Contuvo las lágrimas antes de entrar de nuevo en el colegio. Nadie debía saber qué había ocurrido. Si preguntaran, ella no sabría responder con exactitud y, según Christelle, debía permanecer en secreto.
Elisabeth dejó la pesada caja en el suelo enmoquetado de su cuarto y se arrodilló frente a ella. La abrió con sumo cuidado, calibrando si deseaba saber lo que contenía. Extrajo el primer libro que había. Era de tapa dura y color verde oscuro. El la portada aparecía la palabra  “Angeología”  en dorado, al igual que el nombre del autor. “Marina Keningston” leyó Elisabeth en voz baja. Abrió el libro con curiosidad y pasó las páginas hasta toparse con una que representaba diferentes dibujos y esbozos hechos a mano.

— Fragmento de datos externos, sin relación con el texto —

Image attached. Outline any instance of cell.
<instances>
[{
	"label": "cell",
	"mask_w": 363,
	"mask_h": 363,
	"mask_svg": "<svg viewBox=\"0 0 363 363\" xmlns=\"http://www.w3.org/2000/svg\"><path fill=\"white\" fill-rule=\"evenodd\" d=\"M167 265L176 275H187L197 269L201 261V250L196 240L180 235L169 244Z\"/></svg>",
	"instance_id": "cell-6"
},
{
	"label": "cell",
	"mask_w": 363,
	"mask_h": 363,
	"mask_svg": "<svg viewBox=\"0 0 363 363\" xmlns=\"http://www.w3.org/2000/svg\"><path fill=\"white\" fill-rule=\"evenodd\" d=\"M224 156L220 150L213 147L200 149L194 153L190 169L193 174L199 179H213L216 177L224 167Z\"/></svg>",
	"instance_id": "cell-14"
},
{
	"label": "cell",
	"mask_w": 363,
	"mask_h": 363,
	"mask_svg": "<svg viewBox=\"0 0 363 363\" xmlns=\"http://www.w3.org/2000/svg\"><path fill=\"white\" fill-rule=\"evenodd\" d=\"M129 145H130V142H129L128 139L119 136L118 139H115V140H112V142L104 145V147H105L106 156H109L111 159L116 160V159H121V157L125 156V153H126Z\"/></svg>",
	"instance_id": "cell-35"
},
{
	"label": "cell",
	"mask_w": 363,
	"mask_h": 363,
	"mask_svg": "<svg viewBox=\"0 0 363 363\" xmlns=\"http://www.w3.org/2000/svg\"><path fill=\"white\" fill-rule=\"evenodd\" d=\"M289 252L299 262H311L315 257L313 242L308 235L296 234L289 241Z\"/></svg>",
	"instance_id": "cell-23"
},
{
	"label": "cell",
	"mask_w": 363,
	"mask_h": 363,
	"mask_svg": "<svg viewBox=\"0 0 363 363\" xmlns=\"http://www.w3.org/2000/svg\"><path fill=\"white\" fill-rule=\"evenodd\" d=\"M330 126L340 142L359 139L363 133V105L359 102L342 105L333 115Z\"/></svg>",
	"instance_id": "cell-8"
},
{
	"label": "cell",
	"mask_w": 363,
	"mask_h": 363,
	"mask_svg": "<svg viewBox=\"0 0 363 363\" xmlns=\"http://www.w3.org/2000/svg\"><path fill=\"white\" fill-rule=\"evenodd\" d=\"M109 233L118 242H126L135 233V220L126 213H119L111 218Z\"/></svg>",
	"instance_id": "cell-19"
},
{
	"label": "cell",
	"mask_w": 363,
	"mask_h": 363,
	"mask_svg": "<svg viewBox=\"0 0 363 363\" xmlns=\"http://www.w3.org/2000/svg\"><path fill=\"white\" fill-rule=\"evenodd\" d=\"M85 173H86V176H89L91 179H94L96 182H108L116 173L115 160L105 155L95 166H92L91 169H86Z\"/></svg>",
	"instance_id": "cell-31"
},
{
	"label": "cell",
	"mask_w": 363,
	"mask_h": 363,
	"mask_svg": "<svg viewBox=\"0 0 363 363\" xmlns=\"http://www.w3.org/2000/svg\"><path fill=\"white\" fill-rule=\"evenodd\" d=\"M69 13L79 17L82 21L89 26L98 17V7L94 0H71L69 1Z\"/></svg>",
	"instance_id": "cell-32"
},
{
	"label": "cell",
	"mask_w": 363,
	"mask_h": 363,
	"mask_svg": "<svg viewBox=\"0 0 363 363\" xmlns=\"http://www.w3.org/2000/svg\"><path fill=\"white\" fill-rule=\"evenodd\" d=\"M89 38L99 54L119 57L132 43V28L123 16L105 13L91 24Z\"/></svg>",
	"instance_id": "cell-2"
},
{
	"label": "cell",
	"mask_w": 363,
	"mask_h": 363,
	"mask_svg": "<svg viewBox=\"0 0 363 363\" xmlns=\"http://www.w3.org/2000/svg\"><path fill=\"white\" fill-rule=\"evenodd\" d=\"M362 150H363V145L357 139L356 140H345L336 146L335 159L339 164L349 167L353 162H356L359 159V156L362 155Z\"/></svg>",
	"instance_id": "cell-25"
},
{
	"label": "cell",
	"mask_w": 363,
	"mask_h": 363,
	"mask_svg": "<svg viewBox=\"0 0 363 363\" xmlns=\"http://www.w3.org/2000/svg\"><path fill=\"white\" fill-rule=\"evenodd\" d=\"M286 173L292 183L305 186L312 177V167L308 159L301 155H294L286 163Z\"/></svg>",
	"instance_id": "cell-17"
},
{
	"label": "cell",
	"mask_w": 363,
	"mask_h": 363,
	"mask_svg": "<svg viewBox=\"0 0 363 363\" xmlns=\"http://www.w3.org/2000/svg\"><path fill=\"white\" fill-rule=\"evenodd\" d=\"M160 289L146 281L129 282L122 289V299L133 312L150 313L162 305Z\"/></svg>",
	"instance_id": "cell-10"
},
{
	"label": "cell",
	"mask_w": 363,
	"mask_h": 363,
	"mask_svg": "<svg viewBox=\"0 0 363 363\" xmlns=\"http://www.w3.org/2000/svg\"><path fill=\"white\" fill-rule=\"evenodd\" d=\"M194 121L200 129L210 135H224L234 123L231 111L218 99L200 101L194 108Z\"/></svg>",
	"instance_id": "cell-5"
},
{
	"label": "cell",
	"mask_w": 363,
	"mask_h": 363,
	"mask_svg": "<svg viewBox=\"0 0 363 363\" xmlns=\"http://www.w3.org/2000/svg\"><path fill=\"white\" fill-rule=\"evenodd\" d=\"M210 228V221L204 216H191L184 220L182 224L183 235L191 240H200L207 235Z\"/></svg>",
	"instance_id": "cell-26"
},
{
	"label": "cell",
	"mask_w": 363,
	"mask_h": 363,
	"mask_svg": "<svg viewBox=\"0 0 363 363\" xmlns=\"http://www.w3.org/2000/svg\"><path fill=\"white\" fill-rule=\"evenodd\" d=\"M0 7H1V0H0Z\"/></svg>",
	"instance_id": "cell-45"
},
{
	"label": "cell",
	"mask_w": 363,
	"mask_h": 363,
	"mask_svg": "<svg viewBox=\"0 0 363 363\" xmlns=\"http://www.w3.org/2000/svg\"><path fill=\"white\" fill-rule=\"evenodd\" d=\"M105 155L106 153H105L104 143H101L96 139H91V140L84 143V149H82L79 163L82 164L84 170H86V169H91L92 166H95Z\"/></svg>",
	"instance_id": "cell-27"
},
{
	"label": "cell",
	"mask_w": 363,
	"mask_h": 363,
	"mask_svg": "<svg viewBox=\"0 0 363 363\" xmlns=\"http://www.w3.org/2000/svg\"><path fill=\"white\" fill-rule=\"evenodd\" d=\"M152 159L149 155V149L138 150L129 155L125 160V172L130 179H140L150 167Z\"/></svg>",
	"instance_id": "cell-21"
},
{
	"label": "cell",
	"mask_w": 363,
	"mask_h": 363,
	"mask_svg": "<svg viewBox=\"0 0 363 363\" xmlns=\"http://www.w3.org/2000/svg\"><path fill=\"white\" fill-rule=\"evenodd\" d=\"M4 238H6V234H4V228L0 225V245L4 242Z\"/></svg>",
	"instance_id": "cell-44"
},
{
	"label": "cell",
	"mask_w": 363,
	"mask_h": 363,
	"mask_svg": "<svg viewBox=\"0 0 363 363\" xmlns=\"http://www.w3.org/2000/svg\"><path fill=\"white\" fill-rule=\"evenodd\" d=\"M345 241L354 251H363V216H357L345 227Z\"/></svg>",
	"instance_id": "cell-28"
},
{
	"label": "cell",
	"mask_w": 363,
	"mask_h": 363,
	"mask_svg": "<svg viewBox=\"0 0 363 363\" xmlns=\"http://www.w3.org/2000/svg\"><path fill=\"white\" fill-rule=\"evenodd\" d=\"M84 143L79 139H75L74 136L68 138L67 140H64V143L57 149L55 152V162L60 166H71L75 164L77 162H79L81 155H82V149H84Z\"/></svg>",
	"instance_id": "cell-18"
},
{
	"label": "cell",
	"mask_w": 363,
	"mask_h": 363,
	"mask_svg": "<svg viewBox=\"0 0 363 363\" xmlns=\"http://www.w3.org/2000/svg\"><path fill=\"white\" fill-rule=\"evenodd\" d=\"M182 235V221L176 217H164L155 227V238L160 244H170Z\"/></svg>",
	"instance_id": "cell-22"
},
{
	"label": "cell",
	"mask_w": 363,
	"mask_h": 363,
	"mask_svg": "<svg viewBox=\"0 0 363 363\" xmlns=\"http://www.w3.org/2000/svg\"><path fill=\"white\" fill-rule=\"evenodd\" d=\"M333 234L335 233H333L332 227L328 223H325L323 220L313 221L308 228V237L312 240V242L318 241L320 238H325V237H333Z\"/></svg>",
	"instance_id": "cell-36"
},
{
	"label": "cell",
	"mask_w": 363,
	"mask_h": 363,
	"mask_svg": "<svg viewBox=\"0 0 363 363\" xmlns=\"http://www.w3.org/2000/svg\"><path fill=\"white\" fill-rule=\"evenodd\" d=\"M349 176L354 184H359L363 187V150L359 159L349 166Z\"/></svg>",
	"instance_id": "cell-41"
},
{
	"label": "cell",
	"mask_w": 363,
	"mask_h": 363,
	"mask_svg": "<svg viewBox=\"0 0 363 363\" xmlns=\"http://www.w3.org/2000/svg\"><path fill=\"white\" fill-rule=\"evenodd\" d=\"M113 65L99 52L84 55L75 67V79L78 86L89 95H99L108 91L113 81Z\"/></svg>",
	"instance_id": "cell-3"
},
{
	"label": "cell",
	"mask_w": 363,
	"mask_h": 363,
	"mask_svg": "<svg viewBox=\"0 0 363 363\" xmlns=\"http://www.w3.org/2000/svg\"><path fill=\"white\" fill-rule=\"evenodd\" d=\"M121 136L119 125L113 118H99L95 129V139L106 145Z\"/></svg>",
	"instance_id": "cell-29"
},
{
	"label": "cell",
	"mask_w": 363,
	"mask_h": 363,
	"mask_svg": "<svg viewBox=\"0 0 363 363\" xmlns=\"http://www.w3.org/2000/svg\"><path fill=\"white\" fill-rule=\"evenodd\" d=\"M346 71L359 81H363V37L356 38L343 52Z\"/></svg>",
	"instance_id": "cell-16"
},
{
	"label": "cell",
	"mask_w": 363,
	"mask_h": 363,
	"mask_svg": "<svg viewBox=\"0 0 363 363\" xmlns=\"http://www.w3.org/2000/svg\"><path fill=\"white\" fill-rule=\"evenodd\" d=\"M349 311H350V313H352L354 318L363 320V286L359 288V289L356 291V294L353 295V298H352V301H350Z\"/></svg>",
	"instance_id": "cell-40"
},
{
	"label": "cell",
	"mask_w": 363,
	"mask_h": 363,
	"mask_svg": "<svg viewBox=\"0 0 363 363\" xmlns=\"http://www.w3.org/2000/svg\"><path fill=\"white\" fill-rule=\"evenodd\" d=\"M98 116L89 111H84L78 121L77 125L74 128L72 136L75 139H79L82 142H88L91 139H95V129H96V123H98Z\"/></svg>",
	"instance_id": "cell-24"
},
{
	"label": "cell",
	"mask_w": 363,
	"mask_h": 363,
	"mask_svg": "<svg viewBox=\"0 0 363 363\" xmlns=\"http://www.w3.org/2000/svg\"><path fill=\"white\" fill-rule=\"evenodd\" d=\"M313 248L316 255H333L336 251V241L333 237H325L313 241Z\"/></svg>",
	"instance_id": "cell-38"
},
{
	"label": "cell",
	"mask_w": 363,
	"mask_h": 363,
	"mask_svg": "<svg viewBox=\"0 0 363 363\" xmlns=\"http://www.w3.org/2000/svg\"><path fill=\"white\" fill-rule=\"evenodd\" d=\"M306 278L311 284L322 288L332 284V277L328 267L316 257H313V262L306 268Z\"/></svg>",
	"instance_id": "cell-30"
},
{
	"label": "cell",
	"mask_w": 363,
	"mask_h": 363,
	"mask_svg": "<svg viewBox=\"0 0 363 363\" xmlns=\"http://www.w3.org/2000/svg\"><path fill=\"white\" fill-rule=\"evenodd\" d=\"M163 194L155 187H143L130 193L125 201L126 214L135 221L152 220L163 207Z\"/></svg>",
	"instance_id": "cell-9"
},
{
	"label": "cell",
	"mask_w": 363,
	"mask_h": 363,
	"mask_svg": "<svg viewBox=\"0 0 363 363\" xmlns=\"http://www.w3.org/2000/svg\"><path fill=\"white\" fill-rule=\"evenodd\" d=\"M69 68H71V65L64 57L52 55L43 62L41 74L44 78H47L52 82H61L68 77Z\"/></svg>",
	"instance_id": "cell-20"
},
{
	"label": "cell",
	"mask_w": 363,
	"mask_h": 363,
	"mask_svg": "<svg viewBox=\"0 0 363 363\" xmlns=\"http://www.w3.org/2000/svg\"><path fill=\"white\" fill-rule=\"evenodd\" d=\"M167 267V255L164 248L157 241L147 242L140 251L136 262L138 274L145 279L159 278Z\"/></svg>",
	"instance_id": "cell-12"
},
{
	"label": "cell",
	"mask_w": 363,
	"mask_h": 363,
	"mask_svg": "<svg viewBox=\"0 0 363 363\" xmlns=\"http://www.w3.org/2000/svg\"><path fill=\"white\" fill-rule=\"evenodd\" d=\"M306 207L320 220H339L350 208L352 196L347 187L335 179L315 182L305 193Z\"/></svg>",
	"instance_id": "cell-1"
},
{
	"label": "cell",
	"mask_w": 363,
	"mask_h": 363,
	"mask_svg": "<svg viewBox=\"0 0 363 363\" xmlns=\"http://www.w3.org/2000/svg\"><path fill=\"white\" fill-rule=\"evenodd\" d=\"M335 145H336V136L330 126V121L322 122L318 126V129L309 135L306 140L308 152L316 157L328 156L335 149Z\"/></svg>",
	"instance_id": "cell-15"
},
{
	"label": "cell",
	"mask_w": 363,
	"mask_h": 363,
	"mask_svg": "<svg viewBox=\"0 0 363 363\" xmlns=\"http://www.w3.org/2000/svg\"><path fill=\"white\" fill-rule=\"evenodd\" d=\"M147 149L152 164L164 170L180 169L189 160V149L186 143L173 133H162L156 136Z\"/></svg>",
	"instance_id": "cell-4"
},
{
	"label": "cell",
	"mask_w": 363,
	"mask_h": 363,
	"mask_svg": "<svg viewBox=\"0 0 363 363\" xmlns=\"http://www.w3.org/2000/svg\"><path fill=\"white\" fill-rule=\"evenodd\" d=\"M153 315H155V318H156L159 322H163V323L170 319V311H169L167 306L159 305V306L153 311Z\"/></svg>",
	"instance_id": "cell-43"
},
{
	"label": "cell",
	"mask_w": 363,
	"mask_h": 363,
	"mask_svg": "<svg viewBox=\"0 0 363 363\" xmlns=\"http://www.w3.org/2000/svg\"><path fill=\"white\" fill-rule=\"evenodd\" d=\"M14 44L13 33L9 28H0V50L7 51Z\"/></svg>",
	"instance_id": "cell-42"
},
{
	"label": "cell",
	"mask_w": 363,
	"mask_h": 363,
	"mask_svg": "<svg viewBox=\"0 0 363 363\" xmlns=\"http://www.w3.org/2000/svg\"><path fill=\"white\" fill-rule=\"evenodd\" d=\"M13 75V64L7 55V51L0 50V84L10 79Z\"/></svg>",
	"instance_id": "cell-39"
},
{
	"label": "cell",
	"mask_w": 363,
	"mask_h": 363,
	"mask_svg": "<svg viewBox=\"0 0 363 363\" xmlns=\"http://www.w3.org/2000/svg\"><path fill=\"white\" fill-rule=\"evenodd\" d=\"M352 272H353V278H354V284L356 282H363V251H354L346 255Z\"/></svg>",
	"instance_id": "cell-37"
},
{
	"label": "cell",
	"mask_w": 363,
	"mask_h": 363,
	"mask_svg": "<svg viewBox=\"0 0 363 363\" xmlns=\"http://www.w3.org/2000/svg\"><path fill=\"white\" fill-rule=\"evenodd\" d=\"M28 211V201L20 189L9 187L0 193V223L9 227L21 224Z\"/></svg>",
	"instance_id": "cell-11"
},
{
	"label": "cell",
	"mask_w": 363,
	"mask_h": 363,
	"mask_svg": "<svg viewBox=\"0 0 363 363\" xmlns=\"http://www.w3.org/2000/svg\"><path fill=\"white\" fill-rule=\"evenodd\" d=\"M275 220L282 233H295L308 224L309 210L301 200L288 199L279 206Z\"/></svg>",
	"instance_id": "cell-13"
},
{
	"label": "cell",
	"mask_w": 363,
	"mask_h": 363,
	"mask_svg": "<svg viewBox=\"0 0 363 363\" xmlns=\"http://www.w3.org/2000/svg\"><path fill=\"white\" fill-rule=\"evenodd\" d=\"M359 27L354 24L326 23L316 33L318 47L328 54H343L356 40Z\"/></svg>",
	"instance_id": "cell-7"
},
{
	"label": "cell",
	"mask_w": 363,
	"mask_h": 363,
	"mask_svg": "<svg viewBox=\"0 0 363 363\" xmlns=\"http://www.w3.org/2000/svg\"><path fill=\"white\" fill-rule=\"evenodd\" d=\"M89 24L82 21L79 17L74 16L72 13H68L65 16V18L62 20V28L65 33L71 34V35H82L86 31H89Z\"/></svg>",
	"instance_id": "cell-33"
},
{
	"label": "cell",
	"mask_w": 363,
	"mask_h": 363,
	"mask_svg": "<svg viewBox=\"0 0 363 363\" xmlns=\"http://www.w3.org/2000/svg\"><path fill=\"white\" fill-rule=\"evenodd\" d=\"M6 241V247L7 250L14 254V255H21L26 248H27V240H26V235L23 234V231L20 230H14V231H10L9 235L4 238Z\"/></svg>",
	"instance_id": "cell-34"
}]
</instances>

Un ángel la miraba desde la página. Su rostro estaba borroso y apenas se distinguían los rasgos. Las alas estaban hechas con minucioso detalle, las puntas acabadas en forma afilada. También distinguió unos grilletes en sus muñecas, que lo ataban a un lugar no dibujado y, en el pie de página una inscripción.
“Representación de un caído. Sus alas se tornan negras con cada pluma nueva que nace. Dibujo hallado en uno de los libros de Miguel Valeras, pionero en encontrar la Cueva de los Caídos”
En otras páginas había notas y datos semejantes acerca de aquella cueva y siempre se mencionaba al tal Miguel Valeras. También encontró comentarios de la posible ubicación de la gruta y gran cantidad de coordenadas que Elisabeth no sabía leer. Había descubierto lo que su madre buscaba. La Cueva de los Caídos era su principal objetivo y, al parecer, se había marchado sin encontrarlo. Elisabeth tiró de la cadena de plata que rodeaba su garganta y dejó caer el colgante por encima de su camiseta, dejándolo al descubierto cuando siempre lo había tenido oculto bajo la ropa. Del extremo colgaba una llave plateada, forjada con minucioso detalle de hilos que se entrelazaban como hiedras. La estrechó entre sus manos y cerró los ojos, intentando sentir a su madre a través de aquel objeto que le había regalado hacía tantos años.